This plot suggests performance that is, in a very literal sense, superior to that of an ideal observer of the same environment. The well-versed reader will recoil at this characterization, because by definition performance cannot exceed that of the ideal. But the classical ideal observer presumes a perfectly well-defined environment, whose governing probabilities are fixed and invariant; indeed, the entire point of the construct is to model optimal performance given such knowledge. (Nothing proposed here involves performance superior to the ideal observer in the classical situation.) But in real circumstances, there is almost always uncertainty about the environment, outside of the imaginary world of the well-defined and infinitely repeated random experiment. Real environments exhibit uncertainty, not only about the outcomes of individual trials but also about the underlying governing probabilistic schema. In such environments, an “overlyidealized” ideal observer lacks robustness and can perform poorly when conditions stray from the assumptions.

11. The regularized ideal observer

This leads to the idea of the regularized ideal observer, illustrated graphically in Fig. 4. The regularized ideal observer is really a spectrum of possible priors, with the classical ideal observer having D(pq) = 0 (i.e., p = q) at one pole and a completely entropic prior at the other. (This is not Jaynes' maximum-entropy prior, which already incorporates everything that is known, but the prior with maximum entropy given the hypothesis space alone—e.g., equal priors on all hypotheses.)

Fig. 4.

Fig. 4

The class of regularized priors, depicted as a “bead on a string” connecting the ecological prior to the point of maximum entropy. Sliding the bead all the way to the maximum-entropy point ignores past experience; sliding it all the way to the ecological prior sacrifices robustness against uncertainty.

As a concrete example, imagine you have a coin that has been flipped some large number of times and come up heads 57% of the time. What prior should one use in the future? The “frequentist prior” is p(h) = .57. The answer based on symmetry considerations alone (two apparently similar sides, treat them equally) is p(h) = 0.5. The regularized ideal prior is the class of priors in between, that is, 0.5 < p(h) < 0.57. The regularized prior can be thought of as a “bead on a string” connecting these two poles (Fig. 4).

Why would one choose to disregard, or partly disregard, empirical evidence that the truth is .57? That is, why would one push one's bead away from the ecological prior? Again, the answer is uncertainty about the model of the environment. If the environment from which the prior data were drawn were really a fixed stochastic source, with all nuisance variables randomized (as in a Fisherian experiment), then conventional methods of estimating the heads probability would apply, leading to an estimate that balanced the influence of the data and the influence of the prior according to Bayes' rule. But if the environment is not assumed fixed, then no matter how much data one has in support of the model in which h has probability p(h), there is residual uncertainty about whether that model will continue to apply identically in the future. Conventional estimation procedures designed to robustly estimate the prior, such as cross-validation, are aimed at stabilizing the estimate of the (presumed fixed) generating distribution of past performance. But as per Hume, the future is not guaranteed to resemble the past. The uncertainty is not statistical but ontological. How do we know that future observations will reflect, so to speak, the same coin? And how will we perform with different but similar coins? Believers in the Lord's prior assume that future observations of the same environment will, by definition, represent ever more flips of the same coin. But for an organism in a natural environment, subject to inevitable change, this assumption is baseless—an implicit invocation of the “frequentist fantasy” of infinitely repeated random experiments. To assume a fixed, repeating probabilistic model is essentially wishful thinking, lacking evidential support, and impossible even in principle to support empirically. Instead of assuming that the world will continue identically into the future, an intelligent observer ought to guard against the inevitable modification of conditions. To accomplish this, the prior must, to some degree, be regularized away from past data.

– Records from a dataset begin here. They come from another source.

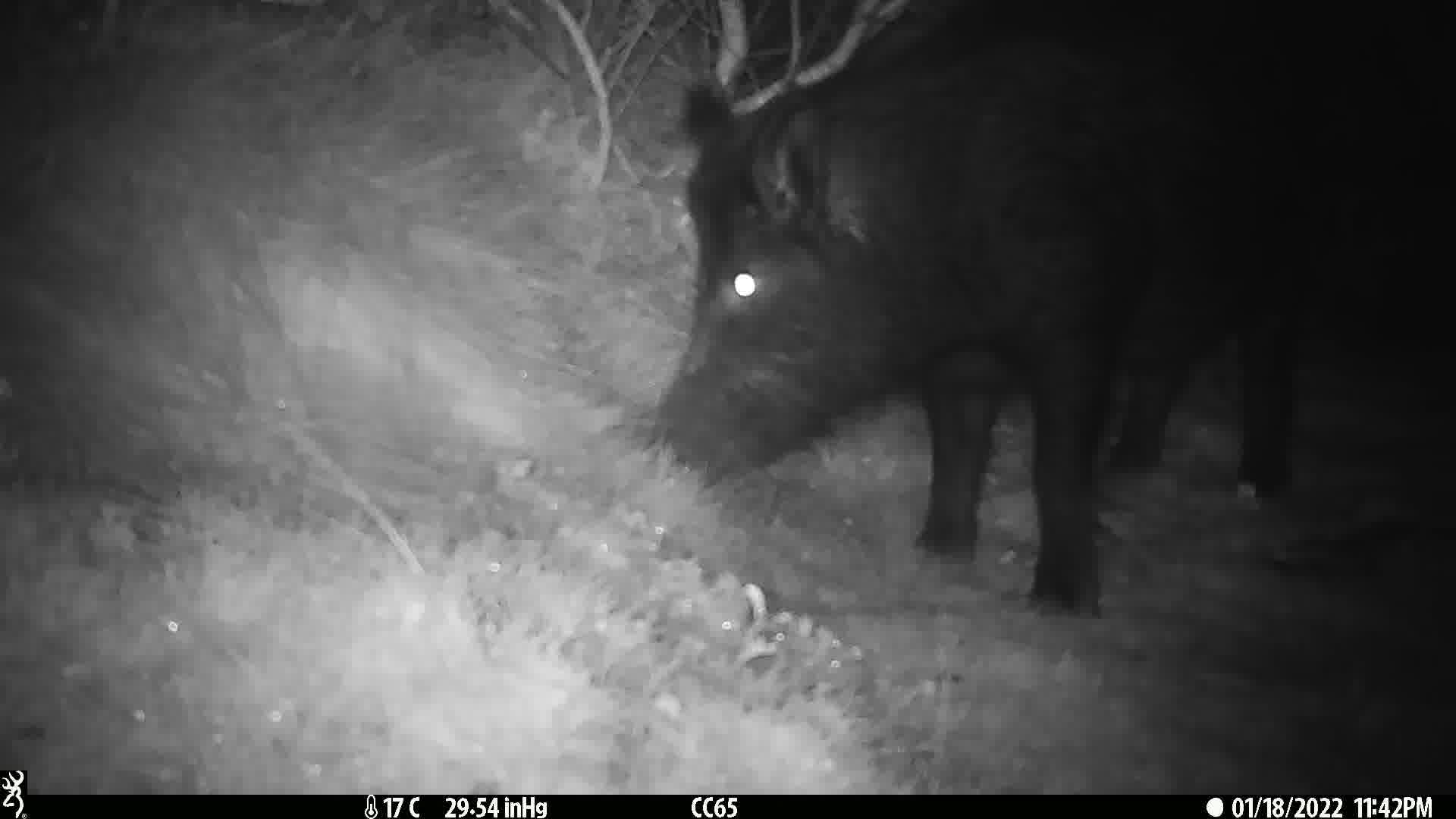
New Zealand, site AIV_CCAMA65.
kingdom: Animalia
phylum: Chordata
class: Mammalia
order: Artiodactyla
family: Suidae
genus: Sus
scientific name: Sus scrofa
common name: pig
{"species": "pig (Sus scrofa)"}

So we can remedy the situation by assuming that the prior has some uncertainty, that is, noise, around it. Fortunately, it is easy to predict, at least in a general way, how probability distributions change when noise is added to them: Their entropy increases. This point is illustrated schematically in Fig. 5, which shows how a particular prior (here, a distribution of p over hypotheses) generally increases in entropy when random probability noise (another distribution chosen independently) is added. This is essentially the second law of thermodynamics. Technically, we would say that entropy function is concave, meaning that for independent distributions p (here, the prior) and e (here, the noise), entropy is superadditive, H(p + e) ≥ H(p) + H(e).

Fig. 5.

Fig. 5

When probability noise is added to a prior, the result is (usually) a higher-entropy prior.

Fig. 6 illustrates the same idea in “prior space,” the space of possible priors p (here depicted two-dimensionally, but the same applies in higher dimensions). If the true prior p is perturbed, the prior tends to move in the direction of maximum entropy. Our coin with observed frequency 57% heads might actually have higher than 57% probability of heads, but it is more likely to have less (i.e., closer to 50%), giving it higher entropy. This effect becomes more extreme the higher the dimension; the more degrees of freedom in the prior, the more likely they will blur when noise is added, resulting in greater entropy.

Fig. 6.

Fig. 6

A probability space {p1,p2} (with p3 = 1 − p1p2; the prior with maximum entropy is at {1/3,1/3}). The figure illustrates what happens when probability noise is added to a given “meta-prior,” or population mean from which priors are drawn. Noise can move the prior in any direction, but it usually moves it in a direction that increases entropy.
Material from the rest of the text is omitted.